In 1961, the role of Laura Petrie, the wife of Dike Van Dyke on The Dick Van Dyke Show, made Moore a household name, as well as a fashion and comedy icon. The show aired from 1961 to 1966 and Moore won two Emmy awards and a Golden Globe for her performance. When The Dick Van Dyke Show wrapped, Moore concentrated on a relatively unremarkable film career before returning to television with The Mary Tyler Moore Show in 1970.
The Mary Tyler Moore Show, which aired for 7 seasons from 1970-1977, was rather unique for its time. It was one of the first shows to depict an unmarried woman in her 30s who who wasn’t just looking to get married and settle down. Moore’s character, Mary Richards, moved to Minneapolis/St. Paul after breaking up with her fiance and got a job in a newsroom at a television station, WJM. Her character’s coworkers and neighbors included characters played by Ed Asner, Cloris Leachman, Betty White and Valerie Harper. Set pieces and some social norms aside, the themes of the episodes – a disastrous blind date, uncomfortable family situations, and trying to decide where one’s career should go – still resonate today. The show did not shy away from controversial sitcom topics (at the time) such as women’s rights, divorce, pre-marital sex, and death, deriving comedy from exploring these situations. The show was a massive commercial success – it spent 6 of 7 seasons in the top 20 shows and garnered 3 Emmy Awards for best series from 1975-1977.
Despite her successes, Moore’s life has certainly not been without pain or courage. She had a troubled childhood with an alcoholic mother; she and her first husband divorced after 6 years of marriage; and their son, Richie, was killed at age 24 when a gun he was handling misfired. Her second marriage, to Grant Tinker, a television executive with whom she founded her production company MTM Enterprises, also failed. At the age of 33, Moore was diagnosed with type 1 diabetes; she is currently the International Chairman of the Juvenile Diabetes Research Foundation International. She has also suffered from alcoholism and earlier this year had surgery to remove a benign tumor in her skull.

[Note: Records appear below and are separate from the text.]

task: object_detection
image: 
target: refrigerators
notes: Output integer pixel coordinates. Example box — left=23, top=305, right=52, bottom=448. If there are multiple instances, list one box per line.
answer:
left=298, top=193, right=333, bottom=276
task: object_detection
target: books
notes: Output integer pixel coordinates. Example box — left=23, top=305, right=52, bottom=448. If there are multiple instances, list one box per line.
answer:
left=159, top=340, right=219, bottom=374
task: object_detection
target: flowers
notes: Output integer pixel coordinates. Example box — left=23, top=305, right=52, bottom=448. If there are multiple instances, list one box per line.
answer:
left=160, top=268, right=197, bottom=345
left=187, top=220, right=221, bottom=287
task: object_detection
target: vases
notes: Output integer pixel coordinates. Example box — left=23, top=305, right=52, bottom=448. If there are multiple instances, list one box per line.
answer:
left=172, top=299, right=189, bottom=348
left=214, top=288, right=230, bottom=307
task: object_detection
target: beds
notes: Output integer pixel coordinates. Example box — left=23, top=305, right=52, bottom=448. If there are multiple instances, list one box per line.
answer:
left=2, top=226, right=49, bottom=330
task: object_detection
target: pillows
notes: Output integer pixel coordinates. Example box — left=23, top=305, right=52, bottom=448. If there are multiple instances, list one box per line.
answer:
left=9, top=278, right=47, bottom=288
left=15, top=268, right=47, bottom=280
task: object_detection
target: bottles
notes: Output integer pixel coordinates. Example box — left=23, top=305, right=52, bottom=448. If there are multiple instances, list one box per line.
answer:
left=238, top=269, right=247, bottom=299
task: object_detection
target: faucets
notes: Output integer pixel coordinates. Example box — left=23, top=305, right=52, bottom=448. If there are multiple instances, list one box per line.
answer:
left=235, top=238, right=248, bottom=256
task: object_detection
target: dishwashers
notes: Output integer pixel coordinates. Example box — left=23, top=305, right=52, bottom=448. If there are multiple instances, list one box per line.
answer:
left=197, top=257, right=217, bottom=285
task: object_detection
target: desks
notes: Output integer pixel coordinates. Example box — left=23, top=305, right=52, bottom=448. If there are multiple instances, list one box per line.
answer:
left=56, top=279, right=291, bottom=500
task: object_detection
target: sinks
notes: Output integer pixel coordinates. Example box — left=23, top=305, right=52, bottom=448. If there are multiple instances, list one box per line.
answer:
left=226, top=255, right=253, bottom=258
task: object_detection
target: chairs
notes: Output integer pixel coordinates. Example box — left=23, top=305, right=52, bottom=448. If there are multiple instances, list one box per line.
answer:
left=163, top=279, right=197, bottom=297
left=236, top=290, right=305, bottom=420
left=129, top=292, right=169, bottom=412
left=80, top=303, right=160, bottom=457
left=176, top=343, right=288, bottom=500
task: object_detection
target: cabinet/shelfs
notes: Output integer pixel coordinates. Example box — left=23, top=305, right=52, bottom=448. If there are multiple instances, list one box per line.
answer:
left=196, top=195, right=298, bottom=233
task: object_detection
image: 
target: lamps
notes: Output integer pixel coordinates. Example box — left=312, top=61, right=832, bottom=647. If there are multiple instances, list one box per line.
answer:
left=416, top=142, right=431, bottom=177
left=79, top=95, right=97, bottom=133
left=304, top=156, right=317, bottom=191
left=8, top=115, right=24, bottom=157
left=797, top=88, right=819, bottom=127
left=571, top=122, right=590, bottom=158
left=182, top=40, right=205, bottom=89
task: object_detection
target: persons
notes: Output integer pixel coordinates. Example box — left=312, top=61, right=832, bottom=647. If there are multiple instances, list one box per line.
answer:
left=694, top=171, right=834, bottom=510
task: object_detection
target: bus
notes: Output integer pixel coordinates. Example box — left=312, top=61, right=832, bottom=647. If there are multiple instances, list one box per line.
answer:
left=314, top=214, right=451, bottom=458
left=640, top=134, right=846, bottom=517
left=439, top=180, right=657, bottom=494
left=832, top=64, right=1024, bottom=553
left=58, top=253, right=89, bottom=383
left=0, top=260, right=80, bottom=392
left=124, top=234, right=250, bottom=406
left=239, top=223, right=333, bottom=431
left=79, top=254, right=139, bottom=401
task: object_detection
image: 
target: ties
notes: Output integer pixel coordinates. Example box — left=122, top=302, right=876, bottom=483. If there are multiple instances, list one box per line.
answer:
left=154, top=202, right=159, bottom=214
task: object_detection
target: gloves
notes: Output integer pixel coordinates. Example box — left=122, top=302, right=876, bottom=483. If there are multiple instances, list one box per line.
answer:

Through it all, though, Moore has retained the ability to make us laugh, again and again. Along with two other groundbreaking female comedy luminaries – Lucille Ball and Carol Burnett – Moore paved the way for today’s great comedic actresses and writers such as Tina Fey, Amy Poehler, and Kristen Wiig. Her influence can also be seen in this year’s crop of women-centered television comedies such as New Girl and 2 Broke Girls, and even the hit movie Bridesmaids. Earlier this year, Moore was honored with a Screen Actors Guild Lifetime Achievement Award, presented by Dick Van Dyke. It was a worthy honor indeed for a strong, funny woman who still “turns the world on with her smile” and has never been afraid to “fail in order to practice being brave”.